Give the material from the line containing "In comparing mooring" through the end as a Markdown table with the columns Row and Line, one numbered row per line and no blank lines. Leave the pictures out.

RECORD EXTRACTS
-- start --

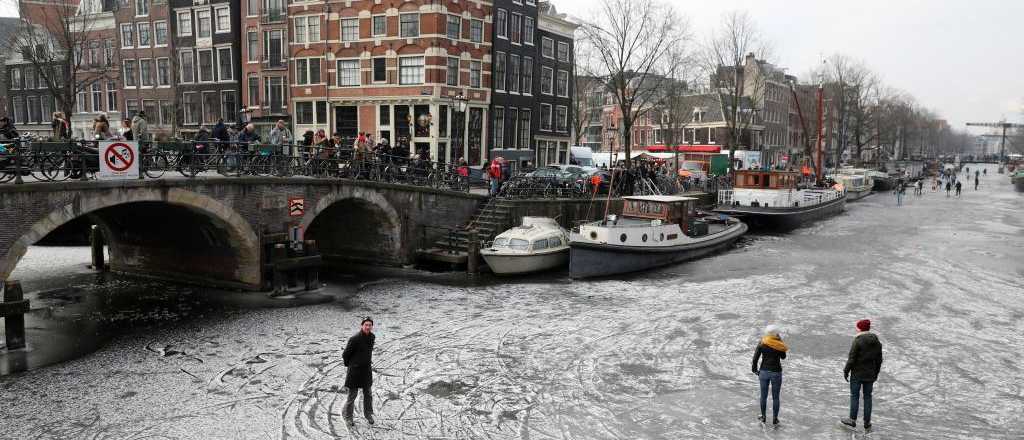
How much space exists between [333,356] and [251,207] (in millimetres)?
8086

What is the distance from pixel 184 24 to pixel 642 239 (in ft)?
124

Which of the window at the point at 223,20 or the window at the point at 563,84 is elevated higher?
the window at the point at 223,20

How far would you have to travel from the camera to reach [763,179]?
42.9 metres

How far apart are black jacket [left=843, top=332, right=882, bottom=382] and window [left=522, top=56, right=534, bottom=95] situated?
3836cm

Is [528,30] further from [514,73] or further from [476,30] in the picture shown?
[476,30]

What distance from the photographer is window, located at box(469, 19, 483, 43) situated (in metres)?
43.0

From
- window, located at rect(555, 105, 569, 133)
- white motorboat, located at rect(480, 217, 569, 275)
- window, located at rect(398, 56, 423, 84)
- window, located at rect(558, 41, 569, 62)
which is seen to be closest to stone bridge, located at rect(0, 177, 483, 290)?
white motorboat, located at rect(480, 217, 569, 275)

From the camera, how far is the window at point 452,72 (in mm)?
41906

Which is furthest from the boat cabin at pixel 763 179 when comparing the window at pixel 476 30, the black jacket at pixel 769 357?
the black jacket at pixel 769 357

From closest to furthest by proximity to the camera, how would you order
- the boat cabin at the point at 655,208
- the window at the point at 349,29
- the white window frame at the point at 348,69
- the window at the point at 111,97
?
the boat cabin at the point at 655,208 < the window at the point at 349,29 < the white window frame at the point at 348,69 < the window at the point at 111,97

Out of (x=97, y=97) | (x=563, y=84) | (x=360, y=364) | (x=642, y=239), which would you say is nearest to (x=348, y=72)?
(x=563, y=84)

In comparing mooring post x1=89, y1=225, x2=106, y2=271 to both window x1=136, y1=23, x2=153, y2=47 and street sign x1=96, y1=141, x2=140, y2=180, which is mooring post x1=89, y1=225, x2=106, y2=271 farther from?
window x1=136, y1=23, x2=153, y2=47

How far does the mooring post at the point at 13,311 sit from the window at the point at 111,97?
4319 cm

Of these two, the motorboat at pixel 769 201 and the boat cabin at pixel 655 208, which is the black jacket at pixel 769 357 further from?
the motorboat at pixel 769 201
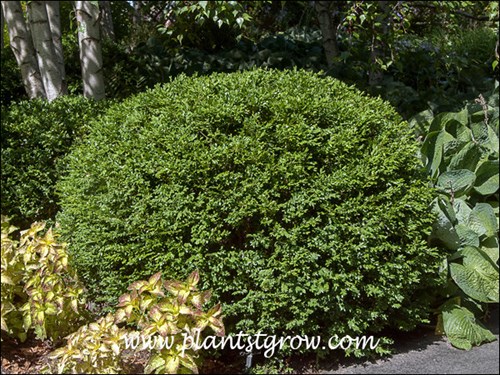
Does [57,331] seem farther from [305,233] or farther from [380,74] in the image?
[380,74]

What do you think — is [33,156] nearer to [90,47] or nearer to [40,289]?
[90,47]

-- end --

RESULT OF THE TASK
| Row | Line |
|---|---|
| 1 | In comparing mooring post x1=89, y1=225, x2=106, y2=271 to both window x1=136, y1=23, x2=153, y2=47 and street sign x1=96, y1=141, x2=140, y2=180, which is mooring post x1=89, y1=225, x2=106, y2=271 farther from? |
| 2 | window x1=136, y1=23, x2=153, y2=47 |
| 3 | How far does the mooring post at the point at 13,311 sit from the window at the point at 111,97? |
| 4 | 4319 cm |
| 5 | Of these two, the motorboat at pixel 769 201 and the boat cabin at pixel 655 208, which is the black jacket at pixel 769 357 further from? |
| 6 | the motorboat at pixel 769 201 |
| 7 | Does [57,331] seem farther from [305,233] or farther from [380,74] in the image? |
| 8 | [380,74] |
| 9 | What do you think — is [33,156] nearer to [90,47] or nearer to [40,289]? |
| 10 | [90,47] |